W ostatnim czasie Śląsk Cieszyński został nawiedzony przez potężne podmuchy halnego. Ten halny jest taki góralski, taki nasz. Tymczasem zachowuje się niczym ożrały chłop, który po tęgiej libacji wraca do domu i nie panuje nad swoimi czynami. Nie inaczej  było tym razem. Wichura obalała drzewa oraz słupy elektryczne. Z kolei syrena wyła głośno jak muzyka na wiejskiej potańcówce. Oj tańców, co nie miara mieli strażacy i ci z państwowej i z ochotniczej straży. Niebezpieczny był to pląs, w którym za partnerkę robiła piła spalinowa. Jaki dansing, taki taniec. Ważne, że nieustraszeni bohaterzy stanęli na wysokości zadania. Nietęgie miny musiały mieć owe zuchy, kiedy zobaczyły w Goleszowie wyburzony szczyt nowiusieńkiej chałupy.  Widok przywodził na myśl zniszczenie dokonane pięścią samego tytana, co z łańcucha został spuszczony z Tartaru. Czego tu szukał w zimie? Chyba nie asfodeli. Wiedzę taką mógłby posiadać tylko Dante, co zszedł w czeluście piekieł, by ujrzeć Efialtesa.

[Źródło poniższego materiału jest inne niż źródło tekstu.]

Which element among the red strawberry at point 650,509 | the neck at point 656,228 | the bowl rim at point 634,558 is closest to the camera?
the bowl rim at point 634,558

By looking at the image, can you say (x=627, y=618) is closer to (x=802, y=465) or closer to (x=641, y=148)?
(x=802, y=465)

Z kolei inny tytan pojawił się na skraju Śląska Cieszyńskiego, gdzie łapczywym wzrokiem już spoziera małopolski smok.  W centrum Bielska stanął znany wszystkim dzieciom i dorosłym gigantyczny pies Reksio. Olbrzymia iluminacja zachwyca nie tylko rozmachem, ale również nawiązaniem do lokalnego przemysłu rozrywkowego. Nie jest tajemnicą, że rezolutny czworonóg powstał w Studiu Filmów Rysunkowych w Bielsku-Białej. Przy tej okazji warto by zastanowić się, co mogłoby być ozdobą Cieszyna.  Tak, wiem. Florian ma już swą świetlistą obręcz, a ronda i parę ulic też jest rozświetlone. Tylko, czy warto na tym poprzestać? Być może przyszedł czas, by dać się ponieść fantazji. Co owa ozdoba mogłaby przedstawiać? Rotunda, czy wieża piastowska zdają się być zbyt oczywiste i sztampowe. Z kolei kanapka śledziowa zdaje się cudacznym pomysłem. Niewykluczone, że ciekawą ideą byłoby rozświetlone Prince Polo. Jego szyk i elegancja niczym mała czarna od Coco Chanel są bezdyskusyjne.

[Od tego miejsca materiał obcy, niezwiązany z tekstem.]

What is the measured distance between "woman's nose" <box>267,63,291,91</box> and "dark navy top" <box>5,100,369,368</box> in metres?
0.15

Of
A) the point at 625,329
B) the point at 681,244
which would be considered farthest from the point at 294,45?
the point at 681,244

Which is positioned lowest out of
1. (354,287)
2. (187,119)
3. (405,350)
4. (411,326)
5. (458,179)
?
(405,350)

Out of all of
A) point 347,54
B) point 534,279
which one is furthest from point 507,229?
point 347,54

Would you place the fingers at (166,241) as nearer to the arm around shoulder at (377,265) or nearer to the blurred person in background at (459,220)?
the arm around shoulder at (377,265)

Swoją drogą w Cieszynie jest jedna ozdoba świąteczna, która podoba mi się niezmiennie od paru lat. To iluminacja na bocznej ścianie świętego Jerzego. Przywodzi na myśl neony z lat 90-tych zasilane argonem. Zachwyca mnie również jego prostota. O samej świątyni warto w tym momencie napisać, gdyż niedawno odkryto na jej ścianach średniowieczne polichromie. Nie jest to Giotto, ale znawcy tematu sugerują, że widoczny jest tu styl warsztatu mistrza Teodoryka, który tworzył na dworze Karola IV w Pradze. Malowidła przedstawiają świętych m.in. Klemensa, Mikołaja oraz Franciszka. W przyszłym roku zostanie dokonana renowacja ściennego odkrycia. W skali kraju jest to jeden z nielicznych tego typu malowideł naściennych, które przetrwały do dziś.

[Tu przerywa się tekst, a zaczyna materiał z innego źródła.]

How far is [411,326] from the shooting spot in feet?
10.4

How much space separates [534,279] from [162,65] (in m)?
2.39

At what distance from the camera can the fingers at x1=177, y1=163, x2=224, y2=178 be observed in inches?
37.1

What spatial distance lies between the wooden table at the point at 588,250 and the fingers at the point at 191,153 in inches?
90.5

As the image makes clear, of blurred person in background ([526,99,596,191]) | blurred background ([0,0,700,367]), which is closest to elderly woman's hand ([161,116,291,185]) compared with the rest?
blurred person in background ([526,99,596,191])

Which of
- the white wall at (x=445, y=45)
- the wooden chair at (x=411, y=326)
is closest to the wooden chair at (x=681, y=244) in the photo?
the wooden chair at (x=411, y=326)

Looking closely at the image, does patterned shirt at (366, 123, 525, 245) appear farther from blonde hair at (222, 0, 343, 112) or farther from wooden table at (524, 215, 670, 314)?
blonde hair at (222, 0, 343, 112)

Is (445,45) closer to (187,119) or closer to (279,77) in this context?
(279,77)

Tym razem opowiadam o świętach w takim ujęciu amerykańskim. Ma błyszczeć. Ma lśnić. Bo to się większości podoba bez względu na to, czy Boże Narodzenie jest dla nas tradycją, czy czymś więcej. Na sam koniec wtrącę wątek osobisty, choć niejeden z Was powie, że i tak na łamach własnych felietonów uprawiam swoistego rodzaju porno. Uzewnętrzniam się i dziele własnymi przemyśleniami. Któż to wie, ile w tym kreacji, a ile prawdziwego mnie? Być może w przyszłości z nudy ktoś będzie to roztrząsał albo i nawet będzie się doktoryzował z tego. Wracając do meritum, muszę się przyznać Drodzy Czytelnicy, że tego roku święta rozpocząłem tydzień wcześniej. Otóż  pierwszą gwiazdkę na niebie zobaczyłem w miniony piątek. Ba! Nawet spadała i z impetem strzeliła w szybę samochodu, za którego kółkiem siedziałem. Gwiazda wyskoczyła spod koła tira niczym dysk Apollina rzucony w Hiacynta. Tego roku Aniołek przyniósł mi na gwiazdkę przednią szybę samochodu. Tragizm mego położenia jest taki, że sam sobie jestem Aniołkiem.